> SUPPLIED PASSAGE:
Bethan Roberts wrote the haunting and disturbing The Pools, which I liked, this one sounds completely different but I like Roberts so looking forward to trying this.
In Ashes Lie by Marie Brennan (Orbit)
September, 1666 – The mortal civil war is over. But the war among the fae is still raging, and London is its battleground. There are forces that despise the Onyx Court, and will do anything to destroy it. But now a greater threat has come, one that could destroy everything. In the house of a sleeping baker, a spark leaps free of the oven – and ignites a blaze that will burn London to the ground. For three harrowing days, the mortals and fae of the city will fight to save their home. While the humans struggle to halt the conflagration that is devouring London street by street, the fae pit themselves against a less tangible foe: the spirit of the fire itself, powerful enough to annihilate everything in its path. Neither side can win on its own – but can they find a way to fight together?
Another book that I’m excited by in fact I’m reading it at the minute and I met Marie Brennan when I was in London the other week thanks for the lovely people at Orbit. I really enjoyed Midnight Never Come and this moves the story on. Different but the same I think
Best Served Cold by Joe Abercrombie (Gollancz)
Springtime in Styria. And that means war. There have been nineteen years of blood. The ruthless Grand Duke Orso is locked in a vicious struggle with the squabbling League of Eight, and between them they have bled the land white. While armies march, heads roll and cities burn, behind the scenes bankers, priests and older, darker powers play a deadly game to choose who will be king. War may be hell but for Monza Murcatto, the Snake of Talins, the most feared and famous mercenary in Duke Orso’s employ, it’s a damn good way of making money too. Her victories have made her popular – a shade too popular for her employer’s taste. Betrayed, thrown down a mountain and left for dead, Murcatto’s reward is a broken body and a burning hunger for vengeance. Whatever the cost, seven men must die. Her allies include Styria’s least reliable drunkard, Styria’s most treacherous poisoner, a mass-murderer obsessed with numbers and a Northman who just wants to do the right thing. Her enemies number the better half of the nation. And that’s all before the most dangerous man in the world is dispatched to hunt her down and finish the job Duke Orso started… Springtime in Styria. And that means revenge.

> SUPPLIED MATERIAL:
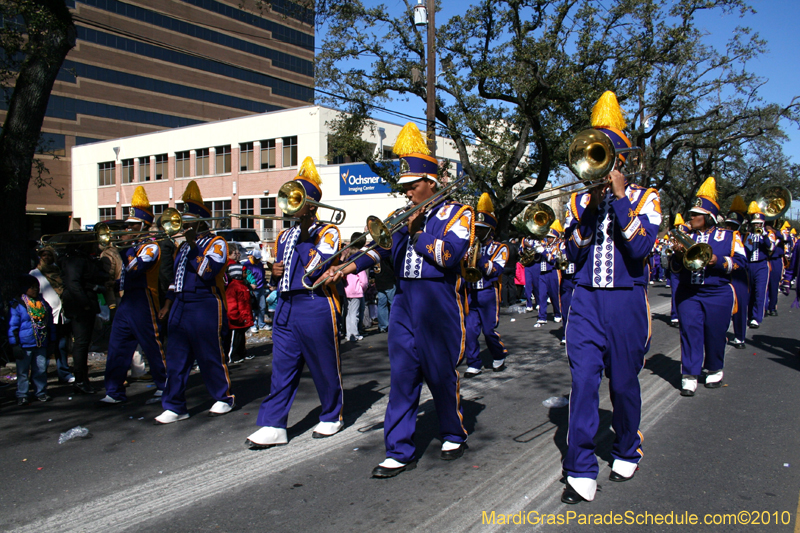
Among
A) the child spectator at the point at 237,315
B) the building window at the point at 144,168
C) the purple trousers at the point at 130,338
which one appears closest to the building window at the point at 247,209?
the building window at the point at 144,168

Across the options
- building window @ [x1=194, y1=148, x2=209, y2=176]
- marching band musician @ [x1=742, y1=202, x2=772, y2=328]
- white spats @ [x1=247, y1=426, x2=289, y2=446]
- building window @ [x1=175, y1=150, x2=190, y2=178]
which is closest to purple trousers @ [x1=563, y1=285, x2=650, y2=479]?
white spats @ [x1=247, y1=426, x2=289, y2=446]

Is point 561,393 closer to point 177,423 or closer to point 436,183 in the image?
point 436,183

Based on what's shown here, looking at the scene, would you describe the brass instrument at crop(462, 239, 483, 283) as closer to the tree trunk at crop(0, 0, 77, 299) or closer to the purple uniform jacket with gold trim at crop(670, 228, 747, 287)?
the purple uniform jacket with gold trim at crop(670, 228, 747, 287)

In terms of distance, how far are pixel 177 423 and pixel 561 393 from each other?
4018 millimetres

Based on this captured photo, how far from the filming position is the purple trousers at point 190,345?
5.68 meters

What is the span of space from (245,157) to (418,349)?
37.3 metres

> WRITTEN TASKS:
1. Render everything in the records from their start down to the line containing "which one appears" as a numbered list, skipping blank lines and leaving out the pictures.
2. Carry the book previews on past their final sentence.
The book previews have nothing to do with the records.

> ANSWERS TO EACH TASK:
1.
1. Among
2. A) the child spectator at the point at 237,315
3. B) the building window at the point at 144,168
4. C) the purple trousers at the point at 130,338
5. which one appears closest to the building window at the point at 247,209?

2.
This was been buzzed and hyped for ages. I really really don’t know. I want to know what why other people love it but it’s just not my thing. I might try it or at least read The Blade Itself - I bought that months ago.
The Burning Man by Mark Chadbourn (Gollancz)
After a long journey across the ages, Jack Churchill has returned to the modern world, only to find it in the grip of a terrible, dark force. The population is unaware, mesmerised by the Mundane Spell that keeps them in thrall. With a small group of trusted allies, Jack sets out to find the two ‘keys’ that can shatter the spell. But the keys are people – one with the power of creation, one the power of destruction – and they are hidden somewhere among the world’s billions. As the search fans out across the globe, ancient powers begin to stir. In the bleak North, in Egypt, in Greece, in all the Great Dominions, the old gods are returning to stake their claim. The odds appear insurmountable, the need desperate . . . This is a time for heroes.
Yay, Mark Chadbourn. I’m more excited by Lords of Silence (out 6 July) because I’ve read this one
Actually more excited by Destroyer of Worlds, the last book in the series also out in July. And I’ve got train tickets to get to his signing in London’s Forbidden Planet!
The Edge of the World (Terra Incognita) by Kevin J. Anderson (Orbit)
After generations of friction, the leaders of two lands meet in the holy city of Ishalem to bring an end to the bloodshed and to divide the world between them. Sadly, this new spirit of fellowship is shortlived. A single tragic accident destroys, in minutes, the peace that took years to build. The world is once more cast into the fires of war – and this time the flames may burn until nothing remains. From the highest lord to the lowest servant, no man or woman will be unchanged by the conflict. But while war rages across both continents, a great quest will defy storms and sea serpents to venture beyond the horizon, where no maps exist – to search for a land out of legend. It is a perilous undertaking, but there will always be the impetuous, the brave and the mad who are willing to leave their homes to explore the unknown. Even unto the edge of the world …
Ships seem to be the in-thing at the minute. just looks interesting.
The Magicians by Lev Grossman (William Heinemann)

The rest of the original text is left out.